Excerpts from a spatial reasoning dataset
--- begin ---

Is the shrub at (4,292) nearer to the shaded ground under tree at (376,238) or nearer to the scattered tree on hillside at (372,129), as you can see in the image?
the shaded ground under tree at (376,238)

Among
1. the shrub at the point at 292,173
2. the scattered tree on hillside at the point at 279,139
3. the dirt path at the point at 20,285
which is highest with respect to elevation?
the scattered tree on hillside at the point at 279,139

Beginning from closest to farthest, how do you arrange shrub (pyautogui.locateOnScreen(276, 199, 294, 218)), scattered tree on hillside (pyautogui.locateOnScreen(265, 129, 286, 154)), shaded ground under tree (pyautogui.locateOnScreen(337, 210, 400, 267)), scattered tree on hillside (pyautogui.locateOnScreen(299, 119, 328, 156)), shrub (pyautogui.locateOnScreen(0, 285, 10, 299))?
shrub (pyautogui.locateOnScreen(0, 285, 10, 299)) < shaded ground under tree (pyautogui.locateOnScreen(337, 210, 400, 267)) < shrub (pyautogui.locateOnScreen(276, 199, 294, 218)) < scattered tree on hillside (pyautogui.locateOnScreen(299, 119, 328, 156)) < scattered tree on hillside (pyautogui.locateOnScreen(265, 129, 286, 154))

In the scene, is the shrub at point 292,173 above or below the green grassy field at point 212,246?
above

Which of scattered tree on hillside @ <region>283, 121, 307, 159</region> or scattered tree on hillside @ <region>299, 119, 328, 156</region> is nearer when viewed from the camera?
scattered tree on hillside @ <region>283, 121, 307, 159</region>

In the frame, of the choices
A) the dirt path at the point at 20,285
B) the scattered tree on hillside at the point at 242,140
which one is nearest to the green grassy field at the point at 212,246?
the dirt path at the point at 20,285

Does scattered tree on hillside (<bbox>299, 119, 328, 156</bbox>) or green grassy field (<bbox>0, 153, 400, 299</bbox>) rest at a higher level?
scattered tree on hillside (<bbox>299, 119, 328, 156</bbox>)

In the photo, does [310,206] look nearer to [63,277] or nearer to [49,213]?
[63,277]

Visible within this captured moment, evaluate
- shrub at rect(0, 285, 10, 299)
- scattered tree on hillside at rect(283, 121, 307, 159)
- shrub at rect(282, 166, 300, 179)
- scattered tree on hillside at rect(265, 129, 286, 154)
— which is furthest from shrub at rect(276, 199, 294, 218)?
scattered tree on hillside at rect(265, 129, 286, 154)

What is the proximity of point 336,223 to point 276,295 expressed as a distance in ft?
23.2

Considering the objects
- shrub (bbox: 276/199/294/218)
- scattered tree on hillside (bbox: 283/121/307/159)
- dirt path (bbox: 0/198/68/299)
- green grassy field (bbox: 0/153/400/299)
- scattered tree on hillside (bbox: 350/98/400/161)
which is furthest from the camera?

--- end ---

> _WHAT IS EXPECTED_
Transcribe the entire listing above verbatim, preserving every line, character, and coordinate without alteration.

> _RESULT OF THE EXERCISE_
Is the shrub at (4,292) nearer to the shaded ground under tree at (376,238) or nearer to the scattered tree on hillside at (372,129), as you can see in the image?
the shaded ground under tree at (376,238)

Among
1. the shrub at the point at 292,173
2. the scattered tree on hillside at the point at 279,139
3. the dirt path at the point at 20,285
which is highest with respect to elevation?
the scattered tree on hillside at the point at 279,139

Beginning from closest to farthest, how do you arrange shrub (pyautogui.locateOnScreen(276, 199, 294, 218)), scattered tree on hillside (pyautogui.locateOnScreen(265, 129, 286, 154)), shaded ground under tree (pyautogui.locateOnScreen(337, 210, 400, 267)), scattered tree on hillside (pyautogui.locateOnScreen(299, 119, 328, 156)), shrub (pyautogui.locateOnScreen(0, 285, 10, 299))?
shrub (pyautogui.locateOnScreen(0, 285, 10, 299)) < shaded ground under tree (pyautogui.locateOnScreen(337, 210, 400, 267)) < shrub (pyautogui.locateOnScreen(276, 199, 294, 218)) < scattered tree on hillside (pyautogui.locateOnScreen(299, 119, 328, 156)) < scattered tree on hillside (pyautogui.locateOnScreen(265, 129, 286, 154))

In the scene, is the shrub at point 292,173 above or below the green grassy field at point 212,246?
above

Which of scattered tree on hillside @ <region>283, 121, 307, 159</region> or scattered tree on hillside @ <region>299, 119, 328, 156</region> is nearer when viewed from the camera?
scattered tree on hillside @ <region>283, 121, 307, 159</region>

In the frame, of the choices
A) the dirt path at the point at 20,285
B) the scattered tree on hillside at the point at 242,140
which one is nearest to the green grassy field at the point at 212,246?
the dirt path at the point at 20,285

Does scattered tree on hillside (<bbox>299, 119, 328, 156</bbox>) or green grassy field (<bbox>0, 153, 400, 299</bbox>) rest at a higher level?
scattered tree on hillside (<bbox>299, 119, 328, 156</bbox>)

In the photo, does [310,206] look nearer to [63,277] or nearer to [49,213]?
[63,277]

Visible within this captured moment, evaluate
- shrub at rect(0, 285, 10, 299)
- scattered tree on hillside at rect(283, 121, 307, 159)
- shrub at rect(282, 166, 300, 179)
- scattered tree on hillside at rect(265, 129, 286, 154)
— which is furthest from shrub at rect(276, 199, 294, 218)?
scattered tree on hillside at rect(265, 129, 286, 154)

What is the proximity of point 336,223 to point 276,295 expressed as a distance in ft?
23.2

Considering the objects
- shrub (bbox: 276/199/294/218)
- scattered tree on hillside (bbox: 283/121/307/159)
- dirt path (bbox: 0/198/68/299)
- green grassy field (bbox: 0/153/400/299)
- scattered tree on hillside (bbox: 350/98/400/161)
which is furthest from the camera?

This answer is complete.